Try it:
Throughout the entries below, report every line where "assets" is found.

[[ Data open ]]

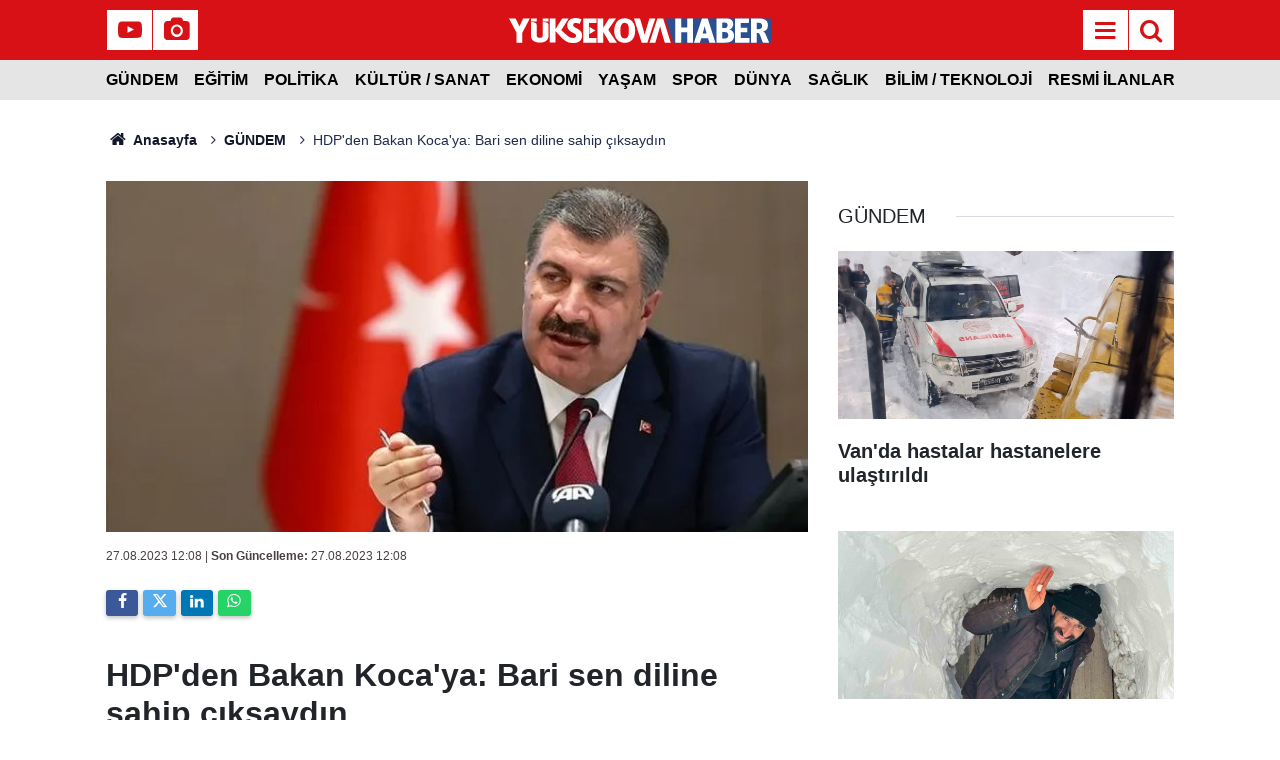

--- FILE ---
content_type: text/html; charset=utf-8
request_url: https://www.google.com/recaptcha/api2/aframe
body_size: 135
content:
<!DOCTYPE HTML><html><head><meta http-equiv="content-type" content="text/html; charset=UTF-8"></head><body><script nonce="1h3WAxpyMHqzsstS_nlhSA">/** Anti-fraud and anti-abuse applications only. See google.com/recaptcha */ try{var clients={'sodar':'https://pagead2.googlesyndication.com/pagead/sodar?'};window.addEventListener("message",function(a){try{if(a.source===window.parent){var b=JSON.parse(a.data);var c=clients[b['id']];if(c){var d=document.createElement('img');d.src=c+b['params']+'&rc='+(localStorage.getItem("rc::a")?sessionStorage.getItem("rc::b"):"");window.document.body.appendChild(d);sessionStorage.setItem("rc::e",parseInt(sessionStorage.getItem("rc::e")||0)+1);localStorage.setItem("rc::h",'1769015443360');}}}catch(b){}});window.parent.postMessage("_grecaptcha_ready", "*");}catch(b){}</script></body></html>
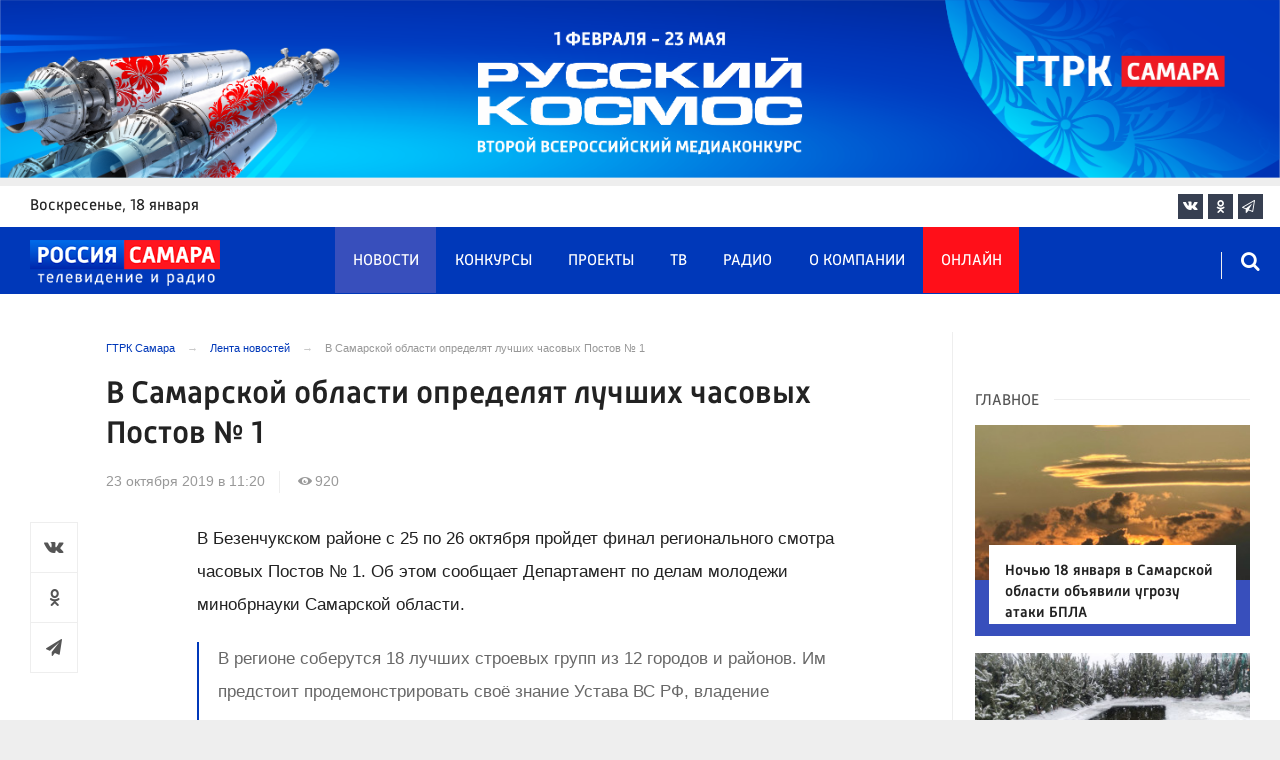

--- FILE ---
content_type: application/javascript
request_url: https://smi2.ru/counter/settings?payload=CO_7AhjjovT7vDM6JDBlNTM0NWEwLWE3ZjktNDE4NC1hYWJkLWJiZTViNjZlMDVmMg&cb=_callbacks____0mkj9u8ev
body_size: 1520
content:
_callbacks____0mkj9u8ev("[base64]");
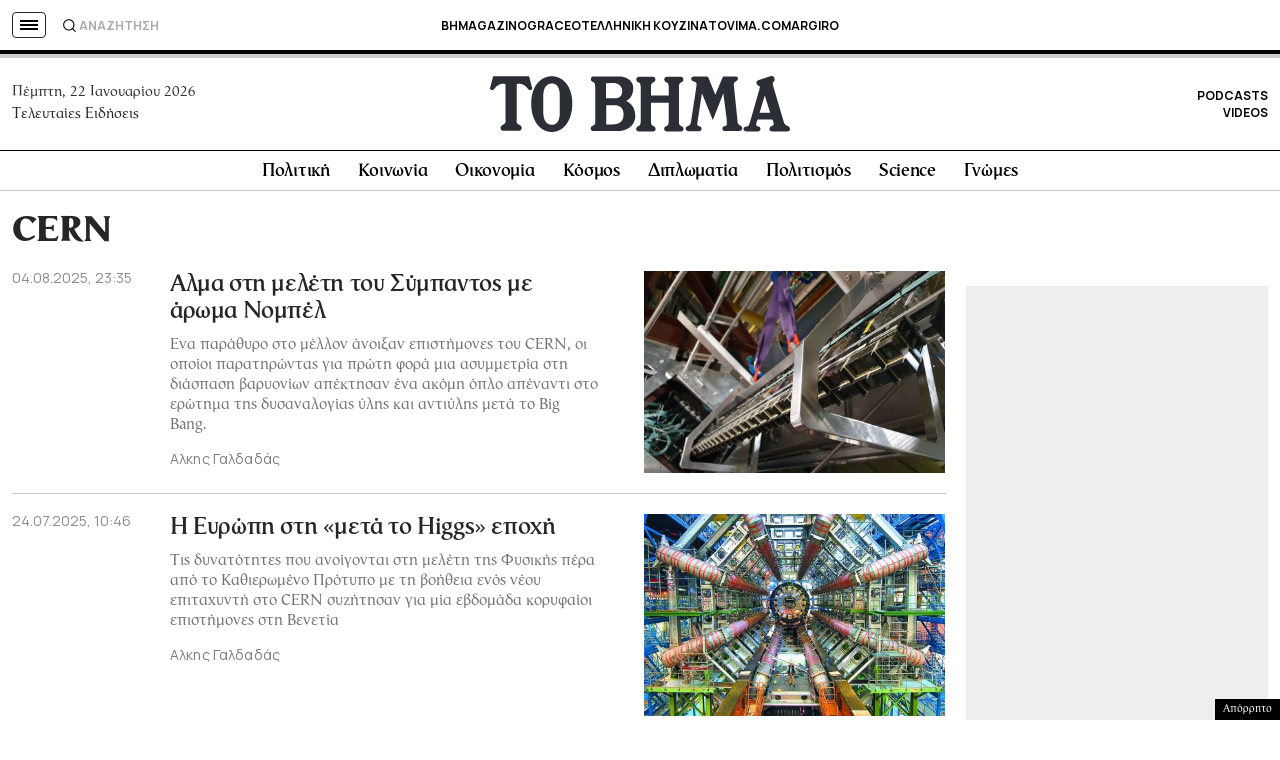

--- FILE ---
content_type: text/html; charset=utf-8
request_url: https://www.google.com/recaptcha/api2/aframe
body_size: 183
content:
<!DOCTYPE HTML><html><head><meta http-equiv="content-type" content="text/html; charset=UTF-8"></head><body><script nonce="4QmhlSTlnOHxKInOZ5Fn7Q">/** Anti-fraud and anti-abuse applications only. See google.com/recaptcha */ try{var clients={'sodar':'https://pagead2.googlesyndication.com/pagead/sodar?'};window.addEventListener("message",function(a){try{if(a.source===window.parent){var b=JSON.parse(a.data);var c=clients[b['id']];if(c){var d=document.createElement('img');d.src=c+b['params']+'&rc='+(localStorage.getItem("rc::a")?sessionStorage.getItem("rc::b"):"");window.document.body.appendChild(d);sessionStorage.setItem("rc::e",parseInt(sessionStorage.getItem("rc::e")||0)+1);localStorage.setItem("rc::h",'1769037457770');}}}catch(b){}});window.parent.postMessage("_grecaptcha_ready", "*");}catch(b){}</script></body></html>

--- FILE ---
content_type: application/javascript; charset=utf-8
request_url: https://fundingchoicesmessages.google.com/f/AGSKWxWM4eU_18o1z_5-0Ip5JcBXPt8J8OoV-Jsm3Sswa5jbuxbEHHB14Bulh6ONKb7jBHp3vMpF1QprWQNpkBeyNiDSBnRRdkH3k40ce_2-25p_U8ctMM7_R86eacu0NluXTMq0Rm9NQFDq43cc6uyGvFL61FL5j4P_6xDyfrmPDN6JHZXsnSkN88qRGZdl/_/background_ad_-image-ad.?adv_type=-iframe-ads//admarker_
body_size: -1291
content:
window['b5c79d54-0e82-47b6-bde8-53aa7b65afdf'] = true;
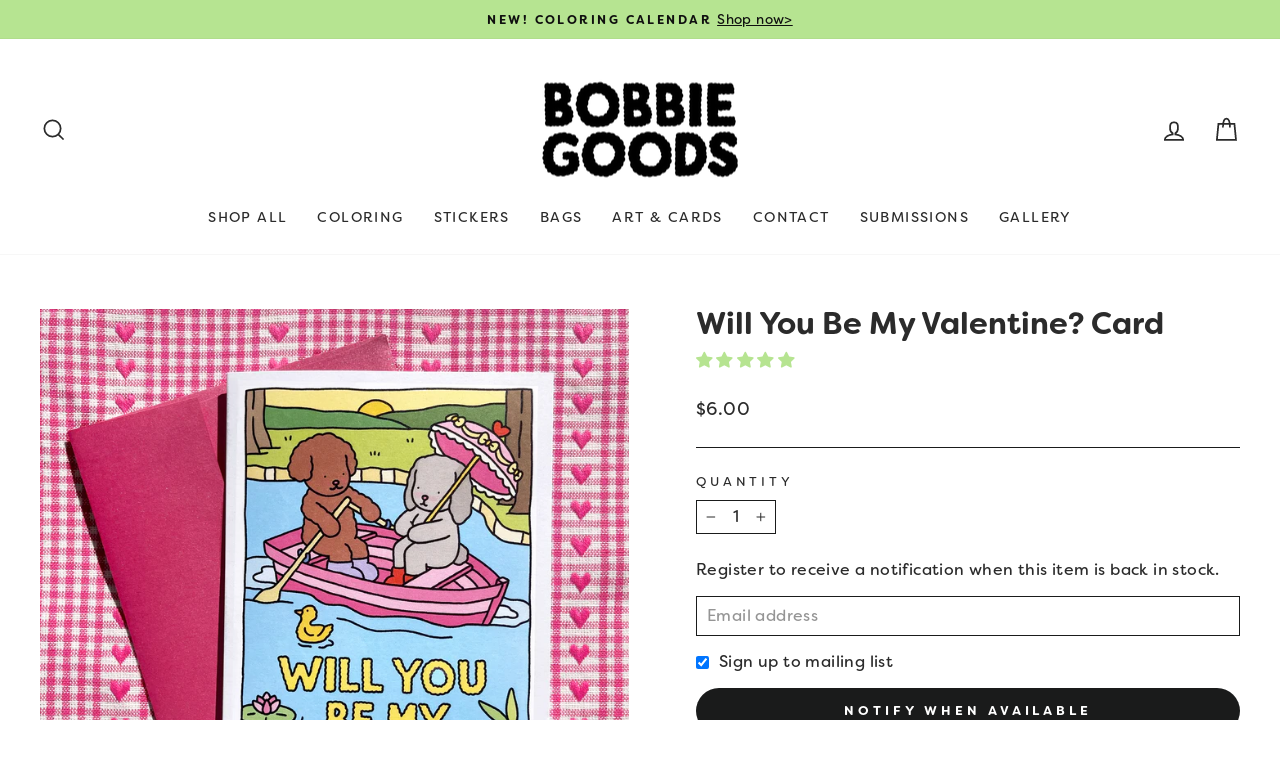

--- FILE ---
content_type: text/css
request_url: https://bobbiegoods.com/cdn/shop/t/9/assets/custom.css?v=1624424223589244851686906852
body_size: -236
content:
@media only screen and (min-width: 769px){.index-section{margin:40px 0}}h1,.h1,h2,.h2,h3,.h3,h4,.h4{font-family:filson-soft,sans-serif;font-display:auto;font-style:normal;font-weight:700;font-stretch:normal}p{font-family:filson-soft,sans-serif;font-display:auto;font-style:normal;font-weight:400;font-stretch:normal}.footer__small-text{padding-top:50px}@media only screen and (min-width: 769px){.promo-grid--space-bottom{padding-bottom:50px}.index-section .grid-product{margin-bottom:18px}}.collection-item__title span{border-radius:19px}.site-nav__link{letter-spacing:.1em!important}.hero__image-wrapper:before,.hero__media:before{opacity:0}.custom__item{margin-bottom:15px}.display-button-hover{background-color:#2e2e2e;padding:6px 12px;width:180px;text-align:center;color:#fff;border-radius:5px;transition:.4s}.display-button-hover:hover{background-color:#fff;color:#2e2e2e;border:.5px solid #2E2E2E}.display-button{background-color:#2e2e2e;border-top:.5px solid white;color:#fff;border-radius:5px;padding:6px 12px;height:35px;transition:.4s;display:none}.display-button:hover{background-color:#fff;color:#2e2e2e;border:.5px solid #2E2E2E}.display-button:hover a{color:#2e2e2e}.preorder-link{color:#fff}.button-links:hover{display:block}.button-links-div{display:flex;flex-direction:column;transform:scaleZ(3)}.button-links{transition:.4s;width:180px}.button-div{width:180px;position:relative;z-index:2}.proof-div{width:100%;z-index:1}.proof-button{color:#000;background-color:#f7ec86;border-radius:5px;padding:6px 12px;transition:.4s}.proof-button:hover{background-color:#fff;color:#2e2e2e;border:.5px solid #2E2E2E}.button-links{height:0px;position:absolute;z-scale:2;-webkit-transition:height .5s linear;-moz-transition:height .5s linear;-ms-transition:height .5s linear;-o-transition:height .5s linear;transition:height .5s linear}.button-links.open{height:140px;z-scale:2;-webkit-transition:height .5s linear;-moz-transition:height .5s linear;-ms-transition:height .5s linear;-o-transition:height .5s linear;transition:height .5s linear}.button-links.open .display-button{display:block}
/*# sourceMappingURL=/cdn/shop/t/9/assets/custom.css.map?v=1624424223589244851686906852 */


--- FILE ---
content_type: application/javascript; charset=utf-8
request_url: https://bobbiegoods.com/collections/art-cards/products/copy-of-i-love-you-card.json?callback=jQuery32108478511903286572_1768760186842&_=1768760186843
body_size: 603
content:
/**/jQuery32108478511903286572_1768760186842({"product":{"id":8102103187673,"title":"Will You Be My Valentine? Card","body_html":"\u003cp\u003e\u003cspan style=\"font-family: -apple-system, BlinkMacSystemFont, 'San Francisco', 'Segoe UI', Roboto, 'Helvetica Neue', sans-serif; font-size: 0.875rem;\"\u003e\u003cmeta charset=\"utf-8\"\u003e\n\u003cspan data-mce-fragment=\"1\"\u003eOne card with one shimmery pink envelope 💖 plus, a puppy heart sticker! \u003c\/span\u003e\u003cbr\u003e\u003cbr\u003e• Card size: A7 (5 1\/8\" x 7\") \u003cbr\u003e\u003c\/span\u003e• Inside of card is blank\u003c\/p\u003e\n\u003cp\u003e\u003cbr\u003e\u003c\/p\u003e","vendor":"Bobbie Goods","product_type":"Card","created_at":"2023-01-28T17:52:47-08:00","handle":"copy-of-i-love-you-card","updated_at":"2026-01-18T10:16:27-08:00","published_at":"2024-01-26T11:59:45-08:00","template_suffix":"","published_scope":"web","tags":"","variants":[{"id":43733801173209,"product_id":8102103187673,"title":"Default Title","price":"6.00","sku":"BG030","position":1,"compare_at_price":"","fulfillment_service":"manual","inventory_management":"shopify","option1":"Default Title","option2":null,"option3":null,"created_at":"2023-01-28T17:52:47-08:00","updated_at":"2026-01-18T10:16:27-08:00","taxable":true,"barcode":"","grams":62,"image_id":null,"weight":2.2,"weight_unit":"oz","requires_shipping":true,"quantity_rule":{"min":1,"max":null,"increment":1},"price_currency":"USD","compare_at_price_currency":"","quantity_price_breaks":[]}],"options":[{"id":10252674367705,"product_id":8102103187673,"name":"Title","position":1,"values":["Default Title"]}],"images":[{"id":41425832116441,"product_id":8102103187673,"position":1,"created_at":"2024-01-25T21:29:31-08:00","updated_at":"2024-01-25T21:29:36-08:00","alt":null,"width":2644,"height":2644,"src":"https:\/\/cdn.shopify.com\/s\/files\/1\/0550\/4571\/8233\/files\/ValentineCard_5215657d-1d3b-4038-bb47-7d6d371cfbcf.jpg?v=1706246976","variant_ids":[]},{"id":40208519758041,"product_id":8102103187673,"position":2,"created_at":"2023-01-28T22:14:31-08:00","updated_at":"2024-01-25T21:29:36-08:00","alt":null,"width":3335,"height":3335,"src":"https:\/\/cdn.shopify.com\/s\/files\/1\/0550\/4571\/8233\/products\/A_SHIMMER-17_04e6bec2-b6e6-4b44-a3d2-8d0b5a40bcac.jpg?v=1706246976","variant_ids":[]}],"image":{"id":41425832116441,"product_id":8102103187673,"position":1,"created_at":"2024-01-25T21:29:31-08:00","updated_at":"2024-01-25T21:29:36-08:00","alt":null,"width":2644,"height":2644,"src":"https:\/\/cdn.shopify.com\/s\/files\/1\/0550\/4571\/8233\/files\/ValentineCard_5215657d-1d3b-4038-bb47-7d6d371cfbcf.jpg?v=1706246976","variant_ids":[]}}})

--- FILE ---
content_type: text/json
request_url: https://conf.config-security.com/model
body_size: 88
content:
{"title":"recommendation AI model (keras)","structure":"release_id=0x41:70:22:6c:58:24:5b:71:30:6c:73:62:46:65:47:44:5b:64:76:46:30:34:5d:23:2b:72:52:73:75;keras;p0jvlopvp8ucy28m4ajn50hvey5x56tivdn3fc4gkip8wqglrf6e6m0uuzzfsq21j2f67nqb","weights":"../weights/4170226c.h5","biases":"../biases/4170226c.h5"}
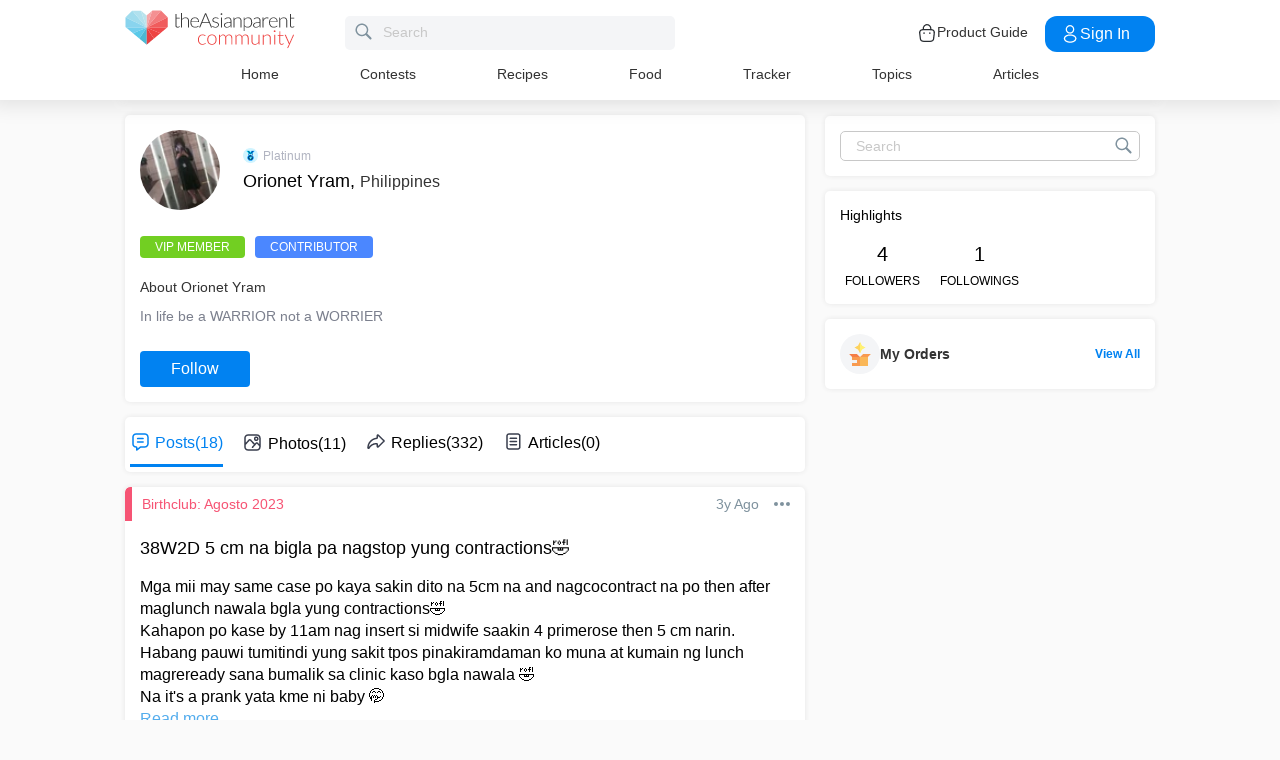

--- FILE ---
content_type: application/javascript; charset=utf-8
request_url: https://fundingchoicesmessages.google.com/f/AGSKWxUsSjBeagGIDz2i03OS-JSwPmH7ocD-N1R1286riH-WF3g-AXt0pwGuC9vgexecUlry1vKYFFDxXzAPwsF39bqtYEv-oCplLsxBpvefYTUDe4VJdNkiVrkiBNOMDMSXmQP8_JoqYBPWNGsCmWWlVYOj0c29J3lk2aR_YgOJCHDy05gnrYRXRaV74iaL/__media/ads//house-ad./nflads._adframe//adspf.
body_size: -1289
content:
window['5dfcbbd4-8f90-4e59-b216-f12869510459'] = true;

[[ Data closed ]]

Response area:
request_url: https://bobbiegoods.com/cdn/shop/t/9/assets/custom.css?v=1624424223589244851686906852
/*# sourceMappingURL=/cdn/shop/t/9/assets/custom.css.map?v=1624424223589244851686906852 */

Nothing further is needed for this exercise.